October 22, 2008

OCD

1. The gym is an uber homosexual place.


You can disagree if you want but that's just my opinion, I don't really have any like empirical evidence or anything. It's just what I think. It's like when I say Entourage is a guy's version of Sex and the City - story of a bunch of guy's sexual conquests, money, careers, relationships and their friendship. I told a friend this the other day and it's funny how stunned he was, defensive and almost as if he was suddenly in a position where he had to prove something hehehe.

A guy on a neighboring table overheard and chuckled. He totally agreed with me, claiming he watched both (in a comfortable and un-emasculated manner - I don't think that is a word btw, anyway...) Damn it! I probably should have talked to him a bit more! Gah

What was I on about again? Yeah, um gym = gay. Not that I mind - cause you know, I'm open minded haha

2. Going to the gym is so tedious.


I can't express my lack of progress; especially in contrast to energy input. Though I have to admit I have been able to eat more without a huge detrimental effect. Though I wish the scale would stop creeping up. Guy my weight are so much buffer - which kind of just indicate my massive body fat levels. Kind of depressing really.

Not only do you have watch for technique, which ironically turns it almost into an Art form - I mean, it has 'technique'; you also have to monitor load and reps and know when its time to overload. It's all very strategic, to build body mass without looking bulky is a relative decent timeframe. Lean muscle is nice but it'll be a really really long time coming if you intend to start that way. Maybe if you got bulk and then slow it down to tone it further... I don't know. I'm obviously no expert.

And finally damn body fat! Oh and you have the matter of keeping things symmetrical. I've said this before and I'll say it again - girls have it so much easier in this respect. How come celebrities can drop like 8967438609 pounds and tone up in like 6 weeks. Even with a trainer and a dietion - wtf, I don't even think I can handle it mentally let alone physically.

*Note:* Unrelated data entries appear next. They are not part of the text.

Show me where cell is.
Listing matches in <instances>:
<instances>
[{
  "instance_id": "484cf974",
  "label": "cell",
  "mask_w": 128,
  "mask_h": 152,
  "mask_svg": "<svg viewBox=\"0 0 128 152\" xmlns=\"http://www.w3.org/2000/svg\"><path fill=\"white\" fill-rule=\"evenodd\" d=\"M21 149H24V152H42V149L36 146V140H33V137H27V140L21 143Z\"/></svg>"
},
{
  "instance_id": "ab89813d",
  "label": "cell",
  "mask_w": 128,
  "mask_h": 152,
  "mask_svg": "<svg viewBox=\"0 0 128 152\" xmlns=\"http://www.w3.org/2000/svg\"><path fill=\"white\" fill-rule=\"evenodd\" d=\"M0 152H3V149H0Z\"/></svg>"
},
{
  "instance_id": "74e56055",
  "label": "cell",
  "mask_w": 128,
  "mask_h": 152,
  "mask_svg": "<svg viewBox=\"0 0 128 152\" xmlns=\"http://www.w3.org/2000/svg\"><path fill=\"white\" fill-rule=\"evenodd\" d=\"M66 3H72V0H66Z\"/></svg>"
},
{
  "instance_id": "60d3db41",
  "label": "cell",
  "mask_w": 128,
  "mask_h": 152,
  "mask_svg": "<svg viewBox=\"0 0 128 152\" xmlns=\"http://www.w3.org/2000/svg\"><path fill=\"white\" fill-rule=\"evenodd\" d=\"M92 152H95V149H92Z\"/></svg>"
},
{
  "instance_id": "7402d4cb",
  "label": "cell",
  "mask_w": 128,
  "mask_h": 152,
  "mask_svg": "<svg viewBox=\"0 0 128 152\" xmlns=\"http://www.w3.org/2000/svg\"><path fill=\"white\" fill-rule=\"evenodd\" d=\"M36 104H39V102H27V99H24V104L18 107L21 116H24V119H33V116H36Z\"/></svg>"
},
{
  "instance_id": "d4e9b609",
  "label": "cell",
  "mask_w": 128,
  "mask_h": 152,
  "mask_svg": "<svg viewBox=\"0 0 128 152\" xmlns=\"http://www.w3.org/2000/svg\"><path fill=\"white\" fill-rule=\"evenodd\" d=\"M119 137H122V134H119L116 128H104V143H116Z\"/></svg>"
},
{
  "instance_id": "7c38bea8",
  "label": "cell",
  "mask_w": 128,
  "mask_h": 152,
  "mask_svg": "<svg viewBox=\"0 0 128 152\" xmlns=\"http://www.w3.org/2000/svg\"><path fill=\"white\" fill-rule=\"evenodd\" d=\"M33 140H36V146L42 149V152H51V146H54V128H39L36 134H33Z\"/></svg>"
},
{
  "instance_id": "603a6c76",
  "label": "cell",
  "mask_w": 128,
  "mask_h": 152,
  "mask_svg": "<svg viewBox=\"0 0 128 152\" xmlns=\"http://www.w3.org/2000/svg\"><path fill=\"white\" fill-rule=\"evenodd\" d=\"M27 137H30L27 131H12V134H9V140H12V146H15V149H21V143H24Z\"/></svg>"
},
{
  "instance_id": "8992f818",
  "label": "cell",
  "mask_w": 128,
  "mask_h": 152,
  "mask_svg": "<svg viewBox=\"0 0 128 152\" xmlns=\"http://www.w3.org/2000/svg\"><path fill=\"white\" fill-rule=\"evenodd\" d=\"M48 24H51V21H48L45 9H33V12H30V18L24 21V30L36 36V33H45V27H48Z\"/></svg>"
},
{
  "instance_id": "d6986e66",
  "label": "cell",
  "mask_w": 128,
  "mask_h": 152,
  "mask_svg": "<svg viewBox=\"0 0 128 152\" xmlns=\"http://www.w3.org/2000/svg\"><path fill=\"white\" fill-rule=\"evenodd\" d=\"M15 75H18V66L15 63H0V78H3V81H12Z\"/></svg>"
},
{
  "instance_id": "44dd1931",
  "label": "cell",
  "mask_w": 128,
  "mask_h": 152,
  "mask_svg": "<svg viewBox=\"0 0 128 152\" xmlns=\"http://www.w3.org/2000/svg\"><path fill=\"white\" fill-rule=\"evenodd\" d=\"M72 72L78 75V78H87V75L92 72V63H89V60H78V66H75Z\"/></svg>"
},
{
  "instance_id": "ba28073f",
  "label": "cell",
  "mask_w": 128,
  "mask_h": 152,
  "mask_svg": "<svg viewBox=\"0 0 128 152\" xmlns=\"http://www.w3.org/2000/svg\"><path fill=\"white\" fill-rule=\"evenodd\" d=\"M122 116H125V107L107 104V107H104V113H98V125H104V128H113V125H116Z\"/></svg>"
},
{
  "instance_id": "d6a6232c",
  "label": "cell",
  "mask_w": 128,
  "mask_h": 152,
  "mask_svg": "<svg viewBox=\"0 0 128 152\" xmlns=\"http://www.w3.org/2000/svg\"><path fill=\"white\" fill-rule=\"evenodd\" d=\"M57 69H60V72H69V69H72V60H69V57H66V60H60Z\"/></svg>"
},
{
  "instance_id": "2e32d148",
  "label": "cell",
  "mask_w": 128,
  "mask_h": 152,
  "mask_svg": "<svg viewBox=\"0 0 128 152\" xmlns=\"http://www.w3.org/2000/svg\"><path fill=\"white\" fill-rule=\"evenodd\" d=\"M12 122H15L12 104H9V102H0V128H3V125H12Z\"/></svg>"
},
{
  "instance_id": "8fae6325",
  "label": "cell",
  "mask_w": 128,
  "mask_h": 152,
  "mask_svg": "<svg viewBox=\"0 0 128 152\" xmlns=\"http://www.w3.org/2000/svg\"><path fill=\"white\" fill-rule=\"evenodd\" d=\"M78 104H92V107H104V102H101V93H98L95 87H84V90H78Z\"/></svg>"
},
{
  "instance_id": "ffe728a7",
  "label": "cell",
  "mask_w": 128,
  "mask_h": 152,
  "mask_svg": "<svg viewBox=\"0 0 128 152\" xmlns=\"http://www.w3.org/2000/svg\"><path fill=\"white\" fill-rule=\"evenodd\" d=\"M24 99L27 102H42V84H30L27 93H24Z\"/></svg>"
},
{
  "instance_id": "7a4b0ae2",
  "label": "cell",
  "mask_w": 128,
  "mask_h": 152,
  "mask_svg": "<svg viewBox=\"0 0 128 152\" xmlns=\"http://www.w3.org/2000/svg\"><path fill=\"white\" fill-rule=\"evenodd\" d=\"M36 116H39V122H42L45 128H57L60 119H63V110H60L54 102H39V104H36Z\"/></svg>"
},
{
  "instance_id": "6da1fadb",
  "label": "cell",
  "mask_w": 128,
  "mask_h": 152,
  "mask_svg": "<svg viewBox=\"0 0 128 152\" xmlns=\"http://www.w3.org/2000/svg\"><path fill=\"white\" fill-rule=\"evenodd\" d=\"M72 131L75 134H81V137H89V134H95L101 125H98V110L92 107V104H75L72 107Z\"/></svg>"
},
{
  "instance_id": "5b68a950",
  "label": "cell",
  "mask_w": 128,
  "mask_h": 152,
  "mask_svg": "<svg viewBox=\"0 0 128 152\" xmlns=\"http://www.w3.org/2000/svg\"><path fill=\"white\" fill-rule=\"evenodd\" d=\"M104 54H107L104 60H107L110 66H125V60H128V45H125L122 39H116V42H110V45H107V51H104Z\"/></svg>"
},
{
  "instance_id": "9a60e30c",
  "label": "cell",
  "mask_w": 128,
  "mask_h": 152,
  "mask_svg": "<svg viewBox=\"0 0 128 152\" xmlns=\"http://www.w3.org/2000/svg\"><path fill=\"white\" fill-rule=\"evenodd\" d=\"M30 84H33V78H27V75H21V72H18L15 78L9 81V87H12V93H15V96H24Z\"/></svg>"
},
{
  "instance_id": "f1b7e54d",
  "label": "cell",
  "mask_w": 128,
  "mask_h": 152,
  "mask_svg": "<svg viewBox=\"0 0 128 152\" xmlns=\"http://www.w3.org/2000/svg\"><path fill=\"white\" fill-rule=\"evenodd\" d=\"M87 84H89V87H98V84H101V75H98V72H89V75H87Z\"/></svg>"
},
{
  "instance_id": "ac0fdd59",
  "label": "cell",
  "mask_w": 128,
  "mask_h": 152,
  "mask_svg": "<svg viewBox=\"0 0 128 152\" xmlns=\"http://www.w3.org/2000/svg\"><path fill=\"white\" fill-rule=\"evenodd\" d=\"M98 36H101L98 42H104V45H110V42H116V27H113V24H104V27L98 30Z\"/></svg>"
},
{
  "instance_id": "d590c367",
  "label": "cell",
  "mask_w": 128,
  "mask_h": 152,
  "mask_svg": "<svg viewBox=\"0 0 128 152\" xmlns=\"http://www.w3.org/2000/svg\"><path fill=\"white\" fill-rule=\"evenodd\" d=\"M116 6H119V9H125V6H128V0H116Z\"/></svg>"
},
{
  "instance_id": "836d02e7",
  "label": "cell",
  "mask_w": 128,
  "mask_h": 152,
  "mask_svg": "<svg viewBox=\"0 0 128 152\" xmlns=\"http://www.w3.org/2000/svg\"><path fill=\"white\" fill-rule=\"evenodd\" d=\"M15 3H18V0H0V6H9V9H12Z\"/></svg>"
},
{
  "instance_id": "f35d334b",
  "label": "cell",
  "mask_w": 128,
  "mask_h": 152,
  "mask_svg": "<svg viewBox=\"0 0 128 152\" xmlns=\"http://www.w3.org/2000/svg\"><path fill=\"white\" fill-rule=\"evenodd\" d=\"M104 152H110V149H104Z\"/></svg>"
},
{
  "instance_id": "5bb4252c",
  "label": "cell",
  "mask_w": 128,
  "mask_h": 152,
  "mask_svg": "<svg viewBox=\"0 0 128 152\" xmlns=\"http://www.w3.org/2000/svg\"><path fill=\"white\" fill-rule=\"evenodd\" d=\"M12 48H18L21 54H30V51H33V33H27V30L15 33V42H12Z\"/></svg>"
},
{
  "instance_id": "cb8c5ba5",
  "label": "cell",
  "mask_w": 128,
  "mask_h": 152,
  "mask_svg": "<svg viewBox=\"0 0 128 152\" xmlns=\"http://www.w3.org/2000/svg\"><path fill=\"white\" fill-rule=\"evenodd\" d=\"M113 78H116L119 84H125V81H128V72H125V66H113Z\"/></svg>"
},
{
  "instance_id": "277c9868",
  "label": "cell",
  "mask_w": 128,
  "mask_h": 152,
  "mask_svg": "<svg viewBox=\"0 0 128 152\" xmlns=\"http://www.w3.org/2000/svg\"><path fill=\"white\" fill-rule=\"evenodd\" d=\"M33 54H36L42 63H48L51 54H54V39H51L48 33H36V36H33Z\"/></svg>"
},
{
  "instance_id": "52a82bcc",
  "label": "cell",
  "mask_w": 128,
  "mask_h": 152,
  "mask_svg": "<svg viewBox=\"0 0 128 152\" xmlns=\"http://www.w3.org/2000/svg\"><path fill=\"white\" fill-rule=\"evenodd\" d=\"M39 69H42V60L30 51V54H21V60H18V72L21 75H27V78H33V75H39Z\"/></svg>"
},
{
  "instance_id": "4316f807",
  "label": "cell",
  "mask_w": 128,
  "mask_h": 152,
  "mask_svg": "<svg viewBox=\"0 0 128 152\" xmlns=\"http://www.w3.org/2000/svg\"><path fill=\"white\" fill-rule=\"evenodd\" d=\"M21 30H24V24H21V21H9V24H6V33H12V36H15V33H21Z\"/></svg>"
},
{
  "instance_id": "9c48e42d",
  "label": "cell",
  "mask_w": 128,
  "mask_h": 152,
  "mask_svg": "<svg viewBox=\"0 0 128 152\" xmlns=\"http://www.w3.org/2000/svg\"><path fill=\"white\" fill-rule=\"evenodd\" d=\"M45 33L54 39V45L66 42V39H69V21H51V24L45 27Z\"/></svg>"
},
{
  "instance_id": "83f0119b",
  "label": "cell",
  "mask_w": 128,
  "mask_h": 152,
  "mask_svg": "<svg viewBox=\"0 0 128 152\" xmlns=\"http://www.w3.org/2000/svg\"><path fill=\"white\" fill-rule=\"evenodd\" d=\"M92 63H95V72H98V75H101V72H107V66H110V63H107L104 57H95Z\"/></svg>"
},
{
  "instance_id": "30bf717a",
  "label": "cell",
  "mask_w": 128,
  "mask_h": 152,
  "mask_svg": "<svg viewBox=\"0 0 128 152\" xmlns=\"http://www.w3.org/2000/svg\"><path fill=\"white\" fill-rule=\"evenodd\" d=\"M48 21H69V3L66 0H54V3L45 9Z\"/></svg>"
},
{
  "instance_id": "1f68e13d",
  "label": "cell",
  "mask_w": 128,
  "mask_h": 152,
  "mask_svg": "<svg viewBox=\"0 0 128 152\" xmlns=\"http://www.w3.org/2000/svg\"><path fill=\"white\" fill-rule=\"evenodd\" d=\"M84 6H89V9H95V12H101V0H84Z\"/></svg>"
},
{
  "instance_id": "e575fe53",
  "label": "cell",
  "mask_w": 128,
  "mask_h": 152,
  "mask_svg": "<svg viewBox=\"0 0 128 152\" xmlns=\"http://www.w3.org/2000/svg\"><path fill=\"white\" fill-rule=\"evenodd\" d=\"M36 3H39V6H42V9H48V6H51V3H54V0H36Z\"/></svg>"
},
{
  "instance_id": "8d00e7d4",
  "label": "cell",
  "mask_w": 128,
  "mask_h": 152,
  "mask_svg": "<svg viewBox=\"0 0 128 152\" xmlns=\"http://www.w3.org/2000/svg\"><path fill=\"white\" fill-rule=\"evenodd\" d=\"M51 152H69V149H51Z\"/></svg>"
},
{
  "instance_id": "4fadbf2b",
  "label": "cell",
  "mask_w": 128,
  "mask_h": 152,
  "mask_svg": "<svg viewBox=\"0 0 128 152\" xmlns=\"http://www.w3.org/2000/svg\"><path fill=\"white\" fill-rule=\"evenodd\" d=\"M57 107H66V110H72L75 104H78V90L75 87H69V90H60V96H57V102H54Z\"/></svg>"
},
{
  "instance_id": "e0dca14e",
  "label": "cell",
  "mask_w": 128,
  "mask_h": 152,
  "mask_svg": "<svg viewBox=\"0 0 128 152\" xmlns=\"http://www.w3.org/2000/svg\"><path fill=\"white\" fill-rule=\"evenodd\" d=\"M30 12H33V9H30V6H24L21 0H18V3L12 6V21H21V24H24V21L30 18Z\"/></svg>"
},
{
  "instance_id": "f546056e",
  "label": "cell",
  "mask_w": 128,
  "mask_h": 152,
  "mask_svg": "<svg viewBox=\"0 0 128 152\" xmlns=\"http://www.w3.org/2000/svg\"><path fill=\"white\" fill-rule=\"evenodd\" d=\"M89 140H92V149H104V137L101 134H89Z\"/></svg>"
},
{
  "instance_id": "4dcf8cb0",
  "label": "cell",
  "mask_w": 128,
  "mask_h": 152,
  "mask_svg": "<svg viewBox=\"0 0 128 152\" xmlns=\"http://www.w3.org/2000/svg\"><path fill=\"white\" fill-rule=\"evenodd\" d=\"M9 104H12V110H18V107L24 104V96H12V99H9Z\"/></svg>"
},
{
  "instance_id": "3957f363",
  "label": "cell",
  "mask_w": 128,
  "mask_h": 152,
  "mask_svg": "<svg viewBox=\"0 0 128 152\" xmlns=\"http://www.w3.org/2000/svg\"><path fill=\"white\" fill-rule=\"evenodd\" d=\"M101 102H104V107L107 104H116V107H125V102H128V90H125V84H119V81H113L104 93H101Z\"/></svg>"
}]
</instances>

3. I've been relationship advoidant


I think it's been a good 4 days since I've actually dealt with my relationship problems, face-to-face. I'm just so unsettled by the whole thing. I don't particularly know how to feel. Am I suppose to be upset, angry, indifferent?! I always begin by fuming and then it results in absolute resentment and finally
'emo' followed by a general sense of being... kind of lost. Like in the moronic sense. This is probably what makes me a 'marshmallow'

I think admist everything it's the fact that I care that jumps out at me. I never, honest to god, thought it would make such an impact. We never did anything major, as the rest of world reminded me every now and then "ahh the honeymoon phase". Again, I'm just now lost for words.

4. Blackberry email gives me time to blog on my long journey home


Finally a productive outlet! Good considering, I can't read whilst moving.